> **Data for the task**
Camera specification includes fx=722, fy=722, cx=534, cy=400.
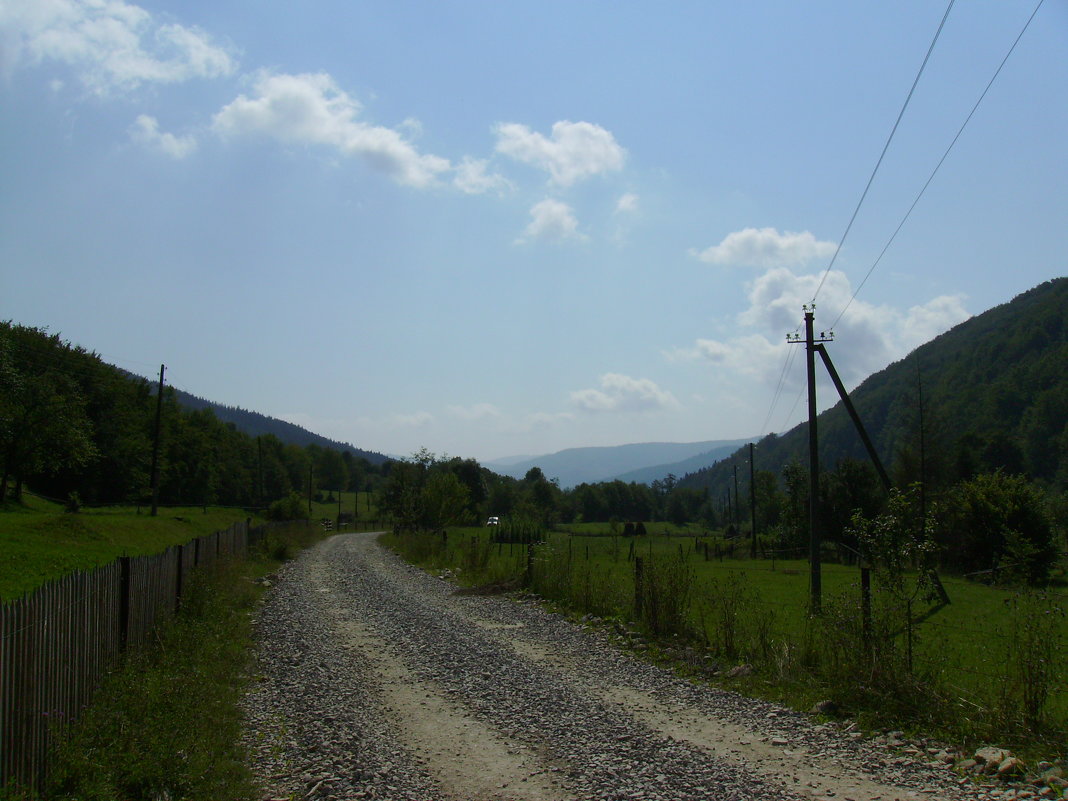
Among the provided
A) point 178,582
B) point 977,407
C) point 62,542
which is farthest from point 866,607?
point 977,407

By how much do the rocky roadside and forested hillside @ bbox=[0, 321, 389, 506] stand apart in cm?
4294

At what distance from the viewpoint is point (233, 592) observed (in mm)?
17125

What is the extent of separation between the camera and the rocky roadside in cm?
594

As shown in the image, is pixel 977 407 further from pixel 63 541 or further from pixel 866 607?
pixel 866 607

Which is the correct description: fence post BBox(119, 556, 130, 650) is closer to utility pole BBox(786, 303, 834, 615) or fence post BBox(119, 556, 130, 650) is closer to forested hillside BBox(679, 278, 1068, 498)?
utility pole BBox(786, 303, 834, 615)

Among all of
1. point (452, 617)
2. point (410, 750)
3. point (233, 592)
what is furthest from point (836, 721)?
point (233, 592)

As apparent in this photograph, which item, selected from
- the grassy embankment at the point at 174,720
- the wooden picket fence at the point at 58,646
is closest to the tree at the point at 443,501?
the grassy embankment at the point at 174,720

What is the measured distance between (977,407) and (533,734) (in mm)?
123307

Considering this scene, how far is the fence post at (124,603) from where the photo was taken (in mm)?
8508

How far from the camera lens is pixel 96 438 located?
66.9 metres

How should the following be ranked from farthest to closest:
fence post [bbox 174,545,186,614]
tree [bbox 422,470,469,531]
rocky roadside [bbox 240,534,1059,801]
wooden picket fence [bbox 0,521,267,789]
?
1. tree [bbox 422,470,469,531]
2. fence post [bbox 174,545,186,614]
3. rocky roadside [bbox 240,534,1059,801]
4. wooden picket fence [bbox 0,521,267,789]

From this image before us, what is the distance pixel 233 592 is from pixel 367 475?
16848 cm

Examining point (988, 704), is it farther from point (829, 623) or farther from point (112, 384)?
point (112, 384)

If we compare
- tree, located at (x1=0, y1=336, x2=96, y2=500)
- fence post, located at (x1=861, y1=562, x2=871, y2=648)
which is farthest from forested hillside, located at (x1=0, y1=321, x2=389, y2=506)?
fence post, located at (x1=861, y1=562, x2=871, y2=648)
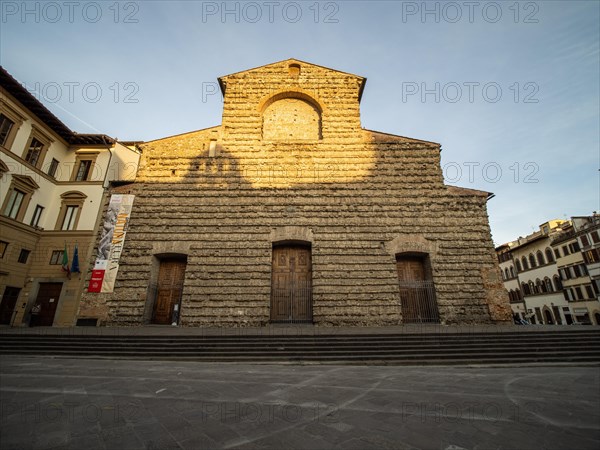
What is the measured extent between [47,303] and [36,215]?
4.41 metres

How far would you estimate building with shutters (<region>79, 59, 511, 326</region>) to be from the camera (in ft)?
35.5

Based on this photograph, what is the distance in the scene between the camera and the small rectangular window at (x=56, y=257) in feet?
45.9

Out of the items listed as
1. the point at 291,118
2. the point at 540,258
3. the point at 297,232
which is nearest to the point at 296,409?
the point at 297,232

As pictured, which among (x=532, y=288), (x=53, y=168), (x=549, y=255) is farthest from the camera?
(x=532, y=288)

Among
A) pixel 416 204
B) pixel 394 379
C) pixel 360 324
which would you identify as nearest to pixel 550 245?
pixel 416 204

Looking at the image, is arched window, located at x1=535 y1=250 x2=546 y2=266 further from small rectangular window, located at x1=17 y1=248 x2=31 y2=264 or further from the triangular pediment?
small rectangular window, located at x1=17 y1=248 x2=31 y2=264

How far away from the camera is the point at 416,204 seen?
1207 centimetres

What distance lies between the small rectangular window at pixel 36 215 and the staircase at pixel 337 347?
26.5ft

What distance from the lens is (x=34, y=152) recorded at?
14.6m

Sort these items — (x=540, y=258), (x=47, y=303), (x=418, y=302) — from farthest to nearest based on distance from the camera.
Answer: (x=540, y=258) → (x=47, y=303) → (x=418, y=302)

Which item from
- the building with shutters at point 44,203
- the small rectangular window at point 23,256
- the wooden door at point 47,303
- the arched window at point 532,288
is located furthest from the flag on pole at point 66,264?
the arched window at point 532,288

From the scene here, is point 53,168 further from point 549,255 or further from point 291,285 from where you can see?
point 549,255

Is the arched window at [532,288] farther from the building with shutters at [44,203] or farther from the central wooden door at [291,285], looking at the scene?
the building with shutters at [44,203]

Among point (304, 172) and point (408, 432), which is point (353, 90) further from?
point (408, 432)
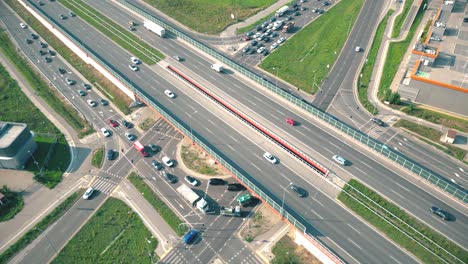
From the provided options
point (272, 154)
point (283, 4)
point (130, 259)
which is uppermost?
point (283, 4)

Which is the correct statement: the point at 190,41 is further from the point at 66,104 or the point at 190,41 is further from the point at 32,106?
the point at 32,106

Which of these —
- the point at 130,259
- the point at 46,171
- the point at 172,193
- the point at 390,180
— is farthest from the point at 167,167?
the point at 390,180

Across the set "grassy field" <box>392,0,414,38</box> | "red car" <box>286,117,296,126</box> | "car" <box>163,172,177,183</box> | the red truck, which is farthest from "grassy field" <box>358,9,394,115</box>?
the red truck

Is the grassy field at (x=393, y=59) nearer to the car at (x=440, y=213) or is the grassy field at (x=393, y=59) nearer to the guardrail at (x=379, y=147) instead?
the guardrail at (x=379, y=147)

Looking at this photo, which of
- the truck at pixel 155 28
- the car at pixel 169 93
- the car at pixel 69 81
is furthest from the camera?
the truck at pixel 155 28

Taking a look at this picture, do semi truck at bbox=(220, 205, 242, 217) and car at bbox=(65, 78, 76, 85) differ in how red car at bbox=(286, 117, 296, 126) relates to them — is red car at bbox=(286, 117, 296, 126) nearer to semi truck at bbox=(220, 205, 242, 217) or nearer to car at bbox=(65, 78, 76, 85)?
semi truck at bbox=(220, 205, 242, 217)

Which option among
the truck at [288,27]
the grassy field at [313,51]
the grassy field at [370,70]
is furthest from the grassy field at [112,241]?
the truck at [288,27]
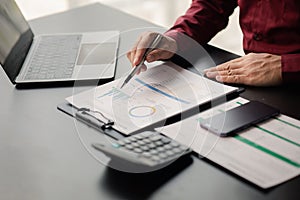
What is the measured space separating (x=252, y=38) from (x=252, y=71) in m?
0.25

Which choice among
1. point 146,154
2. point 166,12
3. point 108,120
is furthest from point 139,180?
point 166,12

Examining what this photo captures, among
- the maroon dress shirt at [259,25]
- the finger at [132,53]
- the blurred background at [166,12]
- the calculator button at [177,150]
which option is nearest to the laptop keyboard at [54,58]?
the finger at [132,53]

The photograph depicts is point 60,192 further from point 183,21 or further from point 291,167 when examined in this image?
point 183,21

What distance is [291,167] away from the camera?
980 millimetres

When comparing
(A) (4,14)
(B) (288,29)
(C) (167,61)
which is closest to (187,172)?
(C) (167,61)

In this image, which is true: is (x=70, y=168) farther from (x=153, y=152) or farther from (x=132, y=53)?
(x=132, y=53)

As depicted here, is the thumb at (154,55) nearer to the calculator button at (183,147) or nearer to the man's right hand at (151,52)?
the man's right hand at (151,52)

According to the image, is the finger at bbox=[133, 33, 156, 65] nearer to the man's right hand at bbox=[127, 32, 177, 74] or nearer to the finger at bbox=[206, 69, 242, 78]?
the man's right hand at bbox=[127, 32, 177, 74]

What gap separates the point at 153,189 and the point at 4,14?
2.56ft

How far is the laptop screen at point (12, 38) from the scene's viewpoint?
141 cm

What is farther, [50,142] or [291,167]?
[50,142]

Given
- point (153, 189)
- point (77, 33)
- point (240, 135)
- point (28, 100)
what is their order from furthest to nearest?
point (77, 33) → point (28, 100) → point (240, 135) → point (153, 189)

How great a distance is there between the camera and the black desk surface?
3.12 feet

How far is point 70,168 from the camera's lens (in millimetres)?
1037
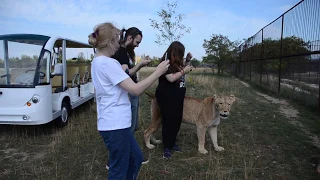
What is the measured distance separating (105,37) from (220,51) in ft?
76.0

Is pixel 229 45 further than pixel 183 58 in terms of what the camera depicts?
Yes

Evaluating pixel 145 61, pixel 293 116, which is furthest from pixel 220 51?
pixel 145 61

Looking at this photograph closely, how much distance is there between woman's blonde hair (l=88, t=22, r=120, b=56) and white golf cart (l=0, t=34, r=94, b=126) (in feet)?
10.9

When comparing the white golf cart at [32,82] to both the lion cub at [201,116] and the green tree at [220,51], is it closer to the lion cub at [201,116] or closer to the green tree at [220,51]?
the lion cub at [201,116]

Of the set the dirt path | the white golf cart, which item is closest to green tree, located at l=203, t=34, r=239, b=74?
the dirt path

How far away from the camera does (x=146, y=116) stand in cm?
662

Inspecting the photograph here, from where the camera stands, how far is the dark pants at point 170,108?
3684 millimetres

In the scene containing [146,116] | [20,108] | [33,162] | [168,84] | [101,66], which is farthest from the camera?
[146,116]

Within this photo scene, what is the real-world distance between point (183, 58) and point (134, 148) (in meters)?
1.74

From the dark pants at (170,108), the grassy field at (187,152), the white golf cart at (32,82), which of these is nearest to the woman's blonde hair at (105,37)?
the dark pants at (170,108)

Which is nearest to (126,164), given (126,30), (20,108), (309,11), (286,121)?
(126,30)

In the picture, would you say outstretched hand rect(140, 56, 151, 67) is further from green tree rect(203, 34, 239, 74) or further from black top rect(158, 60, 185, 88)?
green tree rect(203, 34, 239, 74)

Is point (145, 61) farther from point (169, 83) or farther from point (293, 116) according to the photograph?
point (293, 116)

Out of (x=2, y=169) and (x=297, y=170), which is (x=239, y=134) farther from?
(x=2, y=169)
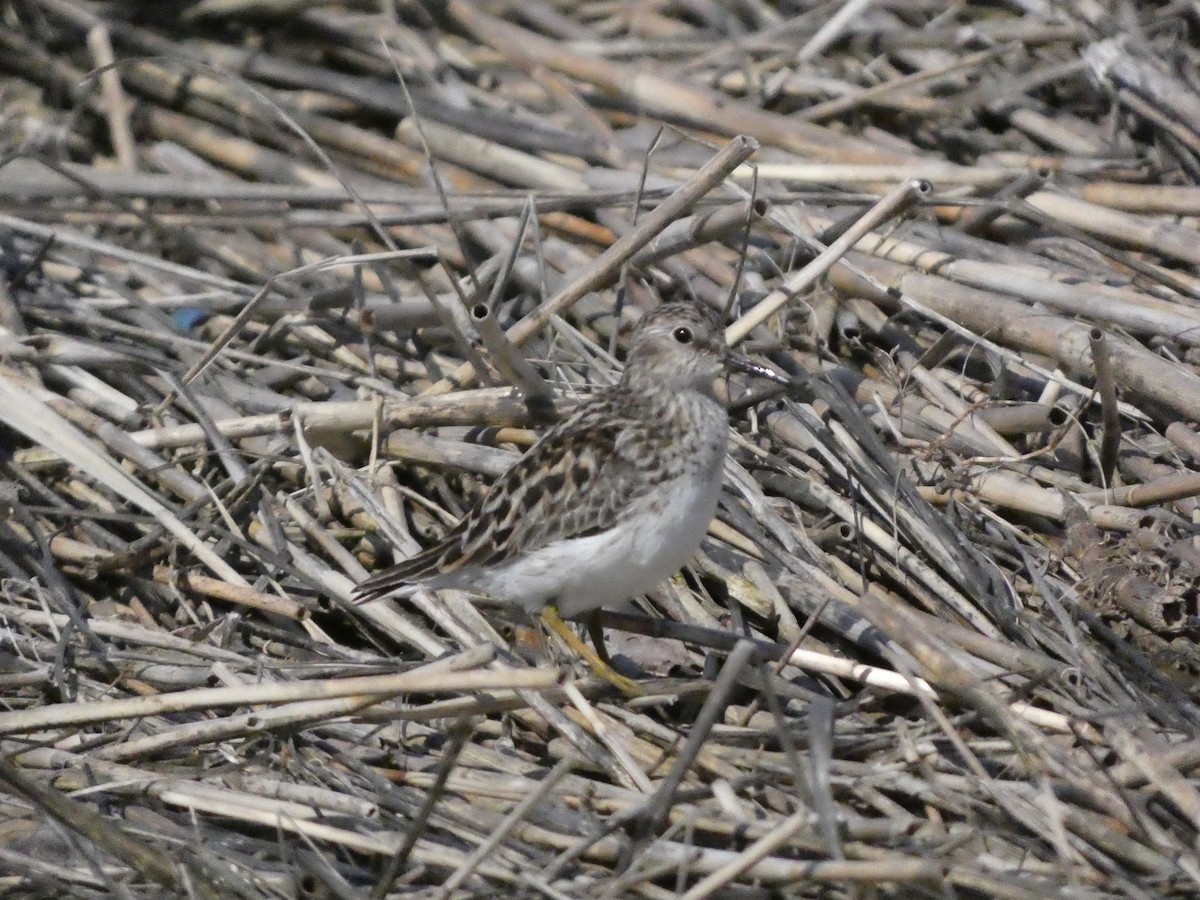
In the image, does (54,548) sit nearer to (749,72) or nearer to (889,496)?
(889,496)

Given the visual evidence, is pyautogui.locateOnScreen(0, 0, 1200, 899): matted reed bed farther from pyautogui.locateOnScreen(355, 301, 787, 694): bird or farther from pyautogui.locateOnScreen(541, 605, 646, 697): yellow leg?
pyautogui.locateOnScreen(355, 301, 787, 694): bird

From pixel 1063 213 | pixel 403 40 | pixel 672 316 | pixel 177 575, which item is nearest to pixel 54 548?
pixel 177 575

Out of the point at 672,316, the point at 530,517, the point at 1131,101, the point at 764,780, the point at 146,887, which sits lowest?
the point at 146,887

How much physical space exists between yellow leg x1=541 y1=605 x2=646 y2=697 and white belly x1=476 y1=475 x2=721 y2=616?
0.07m

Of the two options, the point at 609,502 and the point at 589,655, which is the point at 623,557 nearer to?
the point at 609,502

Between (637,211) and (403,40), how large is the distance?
3068 mm

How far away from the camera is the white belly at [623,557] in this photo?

> **What the exercise asks**
Please copy out the lines above word for word, from the one containing "Of the two options, the" through the last line.

> **Output**
Of the two options, the point at 609,502 and the point at 589,655, which is the point at 623,557 nearer to?
the point at 609,502

Between (637,211) and (403,40), how large is the distance?
3068 mm

How far away from the camera is the white belly at [623,557] in this photo?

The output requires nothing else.